=== Given request A ===
In the interview about policing in the Tenderloin, roughly how many officers are assigned to the Tenderloin?
=== Given request B ===
Write the next part of the interview on Tenderloin policing, picking up right after its final sentence.

We’ve increased the deployment and we just increased it again (Monday, March 14). Initially, there were additional officers sent to the Tenderloin. I think something like 10. There’s about 110 officers that are assigned to the Tenderloin. Because of our staffing issues, we’ve had to use overtime to supplement and augment the staffing. Today, we’re using overtime to step up deployment by about 24 personnel in total. That includes some of the supervision, seven days a week. It’s an expensive proposition.

But we’re going to try to sustain it as much as possible, as long as possible, and then we’re going to have to readjust at some point. There are areas in the Tenderloin that just need constant presence with police officers, uniform and plain clothes. We have narcotics working there constantly in plain clothes and we have officers in uniform.

People have criticized the SFPD for a lack of foot patrols. For officers staying in their cars while crimes were being committed. Are there more police walking the beat in the Tenderloin?

There are. Sometimes it gets lost because there’s a lot of challenges in the Tenderloin. There’s a lot of people hanging out. Some people living out in the streets, and we do have a tremendous, pervasive issue with open air drug sales. It’s no secret and it’s been that way for a long time. We’ve got to continue to work to change it. We make a lot of arrests. If we need to make more, we’ll make more, but …

Let’s talk about that. I could walk through the Tenderloin and point out the drug dealers. What’s the obstacle to rolling up and arresting them?

It’s not as easy as that. Look, I came up in patrol at the height of a similar drug epidemic, crack cocaine. In my early patrol years, I made a lot of narcotics-related arrests and sometimes, yeah, you roll up on something or walk up on something and you see a transaction in process. That’s not so hard. Most of the time when they see us coming, they’re going to do what they’re doing.

They got complicated systems, and people holding the dope. Or the dope is somewhere hidden in the bushes. And so, what people see when there aren’t police around is not the same thing that we’re going to see when we roll up in uniform. That’s why our plain-clothed officers make a lot of arrests. It’s somewhere around 500 arrests just last year. Took tens of thousands of dollars off the street. More fentanyl than we’ve ever confiscated in this department’s history last year and it’s still not enough. It’s happening and it has to continue to happen, but what I would say to your readers is the effort is ongoing. The federal partnerships are ongoing. 

Tell me how the feds are helping.

We’re still working with our federal partners. … We’ve gotten some people up the food chain with some pretty significant seizures to go along with that, but the effort needs to be sustained; it’s got to keep going.

Do you believe Chesa Boudin is enforcing the law and putting people in prison appropriately for this kind of crime?

I don’t think incarceration in and of itself is going to be the one and the only answer to this issue. But I do think accountability when people are arrested and incarceration serves as somewhat of a disincentive for drug dealers. It’s a different story with users, to some degree. Look, the average time in jail is somewhere around five days for the almost 500 arrests that we made last year.

(Scene question records)
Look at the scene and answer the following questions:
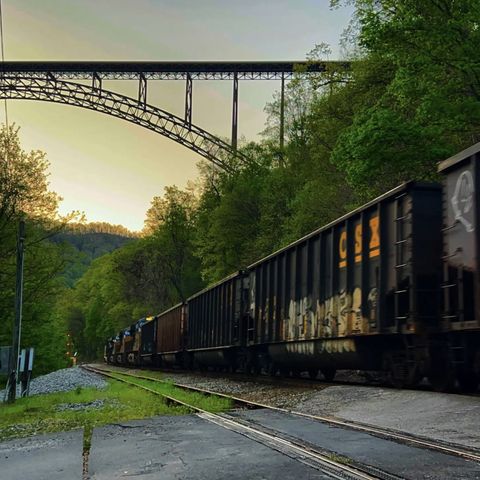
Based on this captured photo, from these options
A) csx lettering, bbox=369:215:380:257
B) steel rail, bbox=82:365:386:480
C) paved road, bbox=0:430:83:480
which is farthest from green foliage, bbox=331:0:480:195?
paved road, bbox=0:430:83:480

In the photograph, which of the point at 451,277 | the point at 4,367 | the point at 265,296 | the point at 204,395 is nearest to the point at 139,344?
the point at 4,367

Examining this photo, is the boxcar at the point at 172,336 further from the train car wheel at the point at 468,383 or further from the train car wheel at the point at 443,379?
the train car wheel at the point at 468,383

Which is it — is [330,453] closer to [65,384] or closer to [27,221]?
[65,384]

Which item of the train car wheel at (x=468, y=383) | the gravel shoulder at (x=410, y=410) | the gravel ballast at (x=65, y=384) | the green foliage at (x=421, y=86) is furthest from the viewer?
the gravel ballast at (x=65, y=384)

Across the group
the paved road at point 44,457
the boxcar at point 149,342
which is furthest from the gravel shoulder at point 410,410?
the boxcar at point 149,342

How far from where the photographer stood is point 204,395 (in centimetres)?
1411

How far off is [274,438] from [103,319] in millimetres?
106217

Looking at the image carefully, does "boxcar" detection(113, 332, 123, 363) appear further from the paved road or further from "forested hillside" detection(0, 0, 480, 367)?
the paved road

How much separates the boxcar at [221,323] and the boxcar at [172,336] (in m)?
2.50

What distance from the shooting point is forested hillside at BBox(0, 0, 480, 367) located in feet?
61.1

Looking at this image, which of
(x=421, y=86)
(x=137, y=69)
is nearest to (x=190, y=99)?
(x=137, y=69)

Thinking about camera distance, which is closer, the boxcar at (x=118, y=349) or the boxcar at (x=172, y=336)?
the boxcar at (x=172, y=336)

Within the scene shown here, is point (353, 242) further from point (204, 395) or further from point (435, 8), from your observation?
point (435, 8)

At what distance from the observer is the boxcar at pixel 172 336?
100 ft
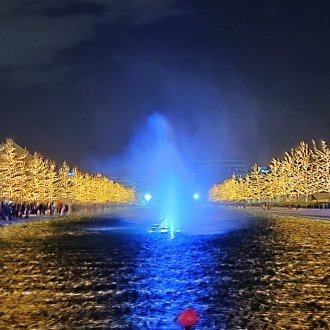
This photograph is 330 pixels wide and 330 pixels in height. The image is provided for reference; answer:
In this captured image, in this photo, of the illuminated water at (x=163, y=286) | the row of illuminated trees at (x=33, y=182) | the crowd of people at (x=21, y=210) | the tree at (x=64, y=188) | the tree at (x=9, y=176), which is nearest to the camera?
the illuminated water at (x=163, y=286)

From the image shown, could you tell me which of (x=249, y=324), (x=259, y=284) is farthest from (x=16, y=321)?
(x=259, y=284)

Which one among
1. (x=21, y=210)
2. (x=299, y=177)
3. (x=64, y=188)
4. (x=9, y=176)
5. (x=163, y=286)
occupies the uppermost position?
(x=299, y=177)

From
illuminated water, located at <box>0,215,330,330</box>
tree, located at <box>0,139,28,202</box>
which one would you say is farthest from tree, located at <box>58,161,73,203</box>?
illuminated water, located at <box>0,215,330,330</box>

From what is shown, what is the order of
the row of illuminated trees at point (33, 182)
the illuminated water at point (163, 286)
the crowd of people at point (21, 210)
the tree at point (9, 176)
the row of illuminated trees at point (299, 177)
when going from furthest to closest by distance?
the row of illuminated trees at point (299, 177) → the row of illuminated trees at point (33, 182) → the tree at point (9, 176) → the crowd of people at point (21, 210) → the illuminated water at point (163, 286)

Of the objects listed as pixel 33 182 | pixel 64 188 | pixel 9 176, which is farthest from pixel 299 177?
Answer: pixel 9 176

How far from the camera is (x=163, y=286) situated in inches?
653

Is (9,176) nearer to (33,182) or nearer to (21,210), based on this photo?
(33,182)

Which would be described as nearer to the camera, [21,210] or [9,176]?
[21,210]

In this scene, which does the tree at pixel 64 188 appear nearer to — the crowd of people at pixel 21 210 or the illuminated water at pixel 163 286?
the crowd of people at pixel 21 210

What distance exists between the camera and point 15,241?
--
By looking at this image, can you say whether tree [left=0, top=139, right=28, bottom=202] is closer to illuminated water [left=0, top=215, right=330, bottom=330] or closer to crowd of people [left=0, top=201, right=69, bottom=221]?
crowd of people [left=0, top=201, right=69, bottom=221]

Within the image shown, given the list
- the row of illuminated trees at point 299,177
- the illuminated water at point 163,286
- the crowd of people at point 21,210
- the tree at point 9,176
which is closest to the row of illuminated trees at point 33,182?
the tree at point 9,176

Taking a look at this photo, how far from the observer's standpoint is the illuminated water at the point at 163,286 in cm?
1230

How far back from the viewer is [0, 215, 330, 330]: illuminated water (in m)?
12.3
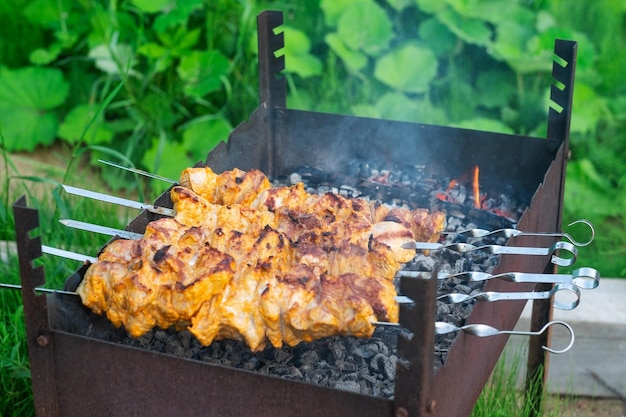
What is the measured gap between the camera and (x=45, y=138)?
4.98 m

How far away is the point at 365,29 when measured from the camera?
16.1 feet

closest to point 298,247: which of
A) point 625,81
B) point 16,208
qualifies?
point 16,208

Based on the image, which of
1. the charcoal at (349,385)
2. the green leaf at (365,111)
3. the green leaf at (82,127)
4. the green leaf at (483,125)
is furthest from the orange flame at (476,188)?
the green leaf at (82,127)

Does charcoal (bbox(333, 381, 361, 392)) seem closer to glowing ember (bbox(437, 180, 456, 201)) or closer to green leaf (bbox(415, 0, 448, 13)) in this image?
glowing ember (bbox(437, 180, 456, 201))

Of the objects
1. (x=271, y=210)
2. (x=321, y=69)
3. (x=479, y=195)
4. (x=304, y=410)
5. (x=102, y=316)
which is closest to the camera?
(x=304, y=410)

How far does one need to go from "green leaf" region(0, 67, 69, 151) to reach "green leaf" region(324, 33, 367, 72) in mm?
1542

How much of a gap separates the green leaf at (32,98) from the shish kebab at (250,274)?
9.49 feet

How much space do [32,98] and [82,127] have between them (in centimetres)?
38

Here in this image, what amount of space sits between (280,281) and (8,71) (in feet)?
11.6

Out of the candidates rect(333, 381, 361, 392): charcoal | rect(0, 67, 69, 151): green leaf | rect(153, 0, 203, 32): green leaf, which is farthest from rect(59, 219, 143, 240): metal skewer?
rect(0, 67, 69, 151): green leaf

=== Response A ===
About 110 officers.

=== Response B ===
I’m not saying that it’s the DA’s fault or the court’s fault, but the bottom line is that’s the average time. … To reduce incarceration, that’s a real thing. I’m not saying that’s misplaced. Let’s just focus on the drug sales right now, or prolific offenders. There’s got to be some level of accountability when the evidence is there. We have to be effective, when we do enforce, who we’re enforcing on, these impact players, these prolific offenders.

The nonprofit “Urban Alchemy” is working alongside police in the Tenderloin, helping to clean streets and offer services. One of their members was shot recently. How do you feel about this organization? Are their properly trained?

Yeah, they’re not police officers and I think it’s unfair to put them in a position and put expectations on them to do police officer duties. They shouldn’t be doing that. Groups like that can be very effective, but we have to be smart about what we’re asking them to do, not to put them in harm’s way. Some of these drug dealers are very dangerous people and volatile, and we don’t want anybody to get hurt. That’s why we have cops out there and police officers out there and that’s our job.

Let’s pivot to the staffing shortage your department faces. I believe you need to hire about 500 officers, maybe more. What’s the plan there?

We’re dealing with a national issue and we’re not alone in this, with recruitment challenges, with higher than expected attrition. This is a movement, I think, and it goes beyond the policing profession.

I think there’s a unique set of challenges. We’re competing against other departments in the area. Some of our major city departments are losing officers to smaller departments. It’s a different type of policing in smaller cities. Major cities, you got major city challenges. We have to have the type of department here in San Francisco that’s attractive to people who want to be in this profession. Having good equipment, having cars that work where paint’s not falling off of them, the facilities. Believe it or not, some people make decisions based on, “What kind of facilities am I going to be working at?”

A usual point of conflict for any chief is the police union. It seems like that relationship’s stabilized right now.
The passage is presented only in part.